Stored data entries:
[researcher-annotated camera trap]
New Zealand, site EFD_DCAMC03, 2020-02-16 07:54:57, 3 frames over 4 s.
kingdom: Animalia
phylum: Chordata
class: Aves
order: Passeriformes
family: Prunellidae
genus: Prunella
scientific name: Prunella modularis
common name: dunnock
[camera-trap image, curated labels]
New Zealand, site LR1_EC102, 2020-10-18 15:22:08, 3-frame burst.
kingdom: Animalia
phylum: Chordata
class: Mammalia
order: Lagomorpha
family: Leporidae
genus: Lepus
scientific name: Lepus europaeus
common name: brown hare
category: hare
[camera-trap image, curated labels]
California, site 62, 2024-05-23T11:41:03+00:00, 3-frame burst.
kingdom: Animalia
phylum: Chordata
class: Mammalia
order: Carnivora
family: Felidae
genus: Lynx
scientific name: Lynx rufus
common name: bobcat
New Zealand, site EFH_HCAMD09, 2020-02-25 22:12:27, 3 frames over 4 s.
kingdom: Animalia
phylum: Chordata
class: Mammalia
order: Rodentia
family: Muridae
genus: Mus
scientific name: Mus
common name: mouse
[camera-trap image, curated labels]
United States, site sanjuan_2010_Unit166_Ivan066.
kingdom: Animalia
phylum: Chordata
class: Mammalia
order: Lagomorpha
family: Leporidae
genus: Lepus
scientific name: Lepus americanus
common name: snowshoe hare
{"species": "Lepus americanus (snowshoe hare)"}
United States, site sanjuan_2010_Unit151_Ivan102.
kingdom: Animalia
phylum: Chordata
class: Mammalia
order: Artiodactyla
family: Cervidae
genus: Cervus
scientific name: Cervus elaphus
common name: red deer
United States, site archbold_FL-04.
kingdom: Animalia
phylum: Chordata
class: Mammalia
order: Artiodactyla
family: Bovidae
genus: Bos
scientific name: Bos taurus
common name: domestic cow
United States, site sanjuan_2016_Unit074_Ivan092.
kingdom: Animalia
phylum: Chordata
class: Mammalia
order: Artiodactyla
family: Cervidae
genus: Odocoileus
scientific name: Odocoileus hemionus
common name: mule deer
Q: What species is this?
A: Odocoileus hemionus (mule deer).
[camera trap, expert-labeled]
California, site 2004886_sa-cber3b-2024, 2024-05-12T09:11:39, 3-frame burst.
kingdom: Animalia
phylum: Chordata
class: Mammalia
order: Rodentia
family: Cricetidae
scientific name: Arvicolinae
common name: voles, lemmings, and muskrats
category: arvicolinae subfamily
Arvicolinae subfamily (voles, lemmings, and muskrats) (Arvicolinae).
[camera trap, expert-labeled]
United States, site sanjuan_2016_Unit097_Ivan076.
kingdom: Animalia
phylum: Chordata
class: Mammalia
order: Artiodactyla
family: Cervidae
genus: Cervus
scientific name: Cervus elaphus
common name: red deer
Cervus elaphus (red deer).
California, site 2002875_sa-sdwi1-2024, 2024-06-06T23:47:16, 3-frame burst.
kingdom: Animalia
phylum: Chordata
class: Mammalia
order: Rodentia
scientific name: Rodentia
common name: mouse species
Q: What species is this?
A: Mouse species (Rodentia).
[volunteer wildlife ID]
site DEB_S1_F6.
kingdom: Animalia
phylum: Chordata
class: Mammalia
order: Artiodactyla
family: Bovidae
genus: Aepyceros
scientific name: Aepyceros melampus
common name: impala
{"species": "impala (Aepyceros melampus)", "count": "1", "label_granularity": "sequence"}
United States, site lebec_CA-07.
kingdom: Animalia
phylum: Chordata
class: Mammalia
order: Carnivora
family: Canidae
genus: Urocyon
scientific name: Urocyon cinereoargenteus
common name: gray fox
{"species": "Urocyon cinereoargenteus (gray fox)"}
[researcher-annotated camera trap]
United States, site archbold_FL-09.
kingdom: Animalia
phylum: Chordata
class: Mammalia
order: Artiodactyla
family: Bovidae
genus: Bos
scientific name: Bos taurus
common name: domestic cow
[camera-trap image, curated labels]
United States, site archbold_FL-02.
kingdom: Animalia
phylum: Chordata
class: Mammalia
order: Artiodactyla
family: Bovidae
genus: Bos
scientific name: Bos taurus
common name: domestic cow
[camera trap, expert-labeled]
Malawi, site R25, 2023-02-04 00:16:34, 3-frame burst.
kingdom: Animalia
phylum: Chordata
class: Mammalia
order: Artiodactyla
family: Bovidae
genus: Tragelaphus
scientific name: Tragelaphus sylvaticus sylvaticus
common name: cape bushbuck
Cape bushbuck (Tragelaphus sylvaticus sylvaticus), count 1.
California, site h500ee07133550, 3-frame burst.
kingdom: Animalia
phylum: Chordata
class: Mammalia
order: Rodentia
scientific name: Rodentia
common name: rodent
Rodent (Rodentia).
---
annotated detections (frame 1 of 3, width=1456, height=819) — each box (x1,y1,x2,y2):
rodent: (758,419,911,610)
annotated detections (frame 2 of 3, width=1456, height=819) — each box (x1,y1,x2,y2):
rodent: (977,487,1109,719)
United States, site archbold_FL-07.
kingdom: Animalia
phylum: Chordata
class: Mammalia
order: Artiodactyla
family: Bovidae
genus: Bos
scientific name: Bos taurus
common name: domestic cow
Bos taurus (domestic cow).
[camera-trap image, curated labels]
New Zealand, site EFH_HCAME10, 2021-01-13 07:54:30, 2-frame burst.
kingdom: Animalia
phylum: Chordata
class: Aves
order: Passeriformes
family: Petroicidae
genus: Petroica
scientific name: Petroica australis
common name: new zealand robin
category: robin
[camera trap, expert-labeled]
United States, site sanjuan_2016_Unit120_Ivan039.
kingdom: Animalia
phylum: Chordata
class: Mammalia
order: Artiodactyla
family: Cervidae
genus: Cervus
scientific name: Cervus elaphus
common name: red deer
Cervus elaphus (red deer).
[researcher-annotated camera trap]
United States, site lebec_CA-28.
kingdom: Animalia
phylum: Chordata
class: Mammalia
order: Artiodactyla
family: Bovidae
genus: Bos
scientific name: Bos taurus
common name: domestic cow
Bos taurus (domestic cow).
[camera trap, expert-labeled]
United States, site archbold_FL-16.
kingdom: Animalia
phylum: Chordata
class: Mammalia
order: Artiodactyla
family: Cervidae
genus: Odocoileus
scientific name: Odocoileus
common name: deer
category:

Task statement:
The full data must appear again, retyped in every detail.

Result:
[researcher-annotated camera trap]
New Zealand, site EFD_DCAMC03, 2020-02-16 07:54:57, 3 frames over 4 s.
kingdom: Animalia
phylum: Chordata
class: Aves
order: Passeriformes
family: Prunellidae
genus: Prunella
scientific name: Prunella modularis
common name: dunnock
[camera-trap image, curated labels]
New Zealand, site LR1_EC102, 2020-10-18 15:22:08, 3-frame burst.
kingdom: Animalia
phylum: Chordata
class: Mammalia
order: Lagomorpha
family: Leporidae
genus: Lepus
scientific name: Lepus europaeus
common name: brown hare
category: hare
[camera-trap image, curated labels]
California, site 62, 2024-05-23T11:41:03+00:00, 3-frame burst.
kingdom: Animalia
phylum: Chordata
class: Mammalia
order: Carnivora
family: Felidae
genus: Lynx
scientific name: Lynx rufus
common name: bobcat
New Zealand, site EFH_HCAMD09, 2020-02-25 22:12:27, 3 frames over 4 s.
kingdom: Animalia
phylum: Chordata
class: Mammalia
order: Rodentia
family: Muridae
genus: Mus
scientific name: Mus
common name: mouse
[camera-trap image, curated labels]
United States, site sanjuan_2010_Unit166_Ivan066.
kingdom: Animalia
phylum: Chordata
class: Mammalia
order: Lagomorpha
family: Leporidae
genus: Lepus
scientific name: Lepus americanus
common name: snowshoe hare
{"species": "Lepus americanus (snowshoe hare)"}
United States, site sanjuan_2010_Unit151_Ivan102.
kingdom: Animalia
phylum: Chordata
class: Mammalia
order: Artiodactyla
family: Cervidae
genus: Cervus
scientific name: Cervus elaphus
common name: red deer
United States, site archbold_FL-04.
kingdom: Animalia
phylum: Chordata
class: Mammalia
order: Artiodactyla
family: Bovidae
genus: Bos
scientific name: Bos taurus
common name: domestic cow
United States, site sanjuan_2016_Unit074_Ivan092.
kingdom: Animalia
phylum: Chordata
class: Mammalia
order: Artiodactyla
family: Cervidae
genus: Odocoileus
scientific name: Odocoileus hemionus
common name: mule deer
Q: What species is this?
A: Odocoileus hemionus (mule deer).
[camera trap, expert-labeled]
California, site 2004886_sa-cber3b-2024, 2024-05-12T09:11:39, 3-frame burst.
kingdom: Animalia
phylum: Chordata
class: Mammalia
order: Rodentia
family: Cricetidae
scientific name: Arvicolinae
common name: voles, lemmings, and muskrats
category: arvicolinae subfamily
Arvicolinae subfamily (voles, lemmings, and muskrats) (Arvicolinae).
[camera trap, expert-labeled]
United States, site sanjuan_2016_Unit097_Ivan076.
kingdom: Animalia
phylum: Chordata
class: Mammalia
order: Artiodactyla
family: Cervidae
genus: Cervus
scientific name: Cervus elaphus
common name: red deer
Cervus elaphus (red deer).
California, site 2002875_sa-sdwi1-2024, 2024-06-06T23:47:16, 3-frame burst.
kingdom: Animalia
phylum: Chordata
class: Mammalia
order: Rodentia
scientific name: Rodentia
common name: mouse species
Q: What species is this?
A: Mouse species (Rodentia).
[volunteer wildlife ID]
site DEB_S1_F6.
kingdom: Animalia
phylum: Chordata
class: Mammalia
order: Artiodactyla
family: Bovidae
genus: Aepyceros
scientific name: Aepyceros melampus
common name: impala
{"species": "impala (Aepyceros melampus)", "count": "1", "label_granularity": "sequence"}
United States, site lebec_CA-07.
kingdom: Animalia
phylum: Chordata
class: Mammalia
order: Carnivora
family: Canidae
genus: Urocyon
scientific name: Urocyon cinereoargenteus
common name: gray fox
{"species": "Urocyon cinereoargenteus (gray fox)"}
[researcher-annotated camera trap]
United States, site archbold_FL-09.
kingdom: Animalia
phylum: Chordata
class: Mammalia
order: Artiodactyla
family: Bovidae
genus: Bos
scientific name: Bos taurus
common name: domestic cow
[camera-trap image, curated labels]
United States, site archbold_FL-02.
kingdom: Animalia
phylum: Chordata
class: Mammalia
order: Artiodactyla
family: Bovidae
genus: Bos
scientific name: Bos taurus
common name: domestic cow
[camera trap, expert-labeled]
Malawi, site R25, 2023-02-04 00:16:34, 3-frame burst.
kingdom: Animalia
phylum: Chordata
class: Mammalia
order: Artiodactyla
family: Bovidae
genus: Tragelaphus
scientific name: Tragelaphus sylvaticus sylvaticus
common name: cape bushbuck
Cape bushbuck (Tragelaphus sylvaticus sylvaticus), count 1.
California, site h500ee07133550, 3-frame burst.
kingdom: Animalia
phylum: Chordata
class: Mammalia
order: Rodentia
scientific name: Rodentia
common name: rodent
Rodent (Rodentia).
---
annotated detections (frame 1 of 3, width=1456, height=819) — each box (x1,y1,x2,y2):
rodent: (758,419,911,610)
annotated detections (frame 2 of 3, width=1456, height=819) — each box (x1,y1,x2,y2):
rodent: (977,487,1109,719)
United States, site archbold_FL-07.
kingdom: Animalia
phylum: Chordata
class: Mammalia
order: Artiodactyla
family: Bovidae
genus: Bos
scientific name: Bos taurus
common name: domestic cow
Bos taurus (domestic cow).
[camera-trap image, curated labels]
New Zealand, site EFH_HCAME10, 2021-01-13 07:54:30, 2-frame burst.
kingdom: Animalia
phylum: Chordata
class: Aves
order: Passeriformes
family: Petroicidae
genus: Petroica
scientific name: Petroica australis
common name: new zealand robin
category: robin
[camera trap, expert-labeled]
United States, site sanjuan_2016_Unit120_Ivan039.
kingdom: Animalia
phylum: Chordata
class: Mammalia
order: Artiodactyla
family: Cervidae
genus: Cervus
scientific name: Cervus elaphus
common name: red deer
Cervus elaphus (red deer).
[researcher-annotated camera trap]
United States, site lebec_CA-28.
kingdom: Animalia
phylum: Chordata
class: Mammalia
order: Artiodactyla
family: Bovidae
genus: Bos
scientific name: Bos taurus
common name: domestic cow
Bos taurus (domestic cow).
[camera trap, expert-labeled]
United States, site archbold_FL-16.
kingdom: Animalia
phylum: Chordata
class: Mammalia
order: Artiodactyla
family: Cervidae
genus: Odocoileus
scientific name: Odocoileus
common name: deer
category:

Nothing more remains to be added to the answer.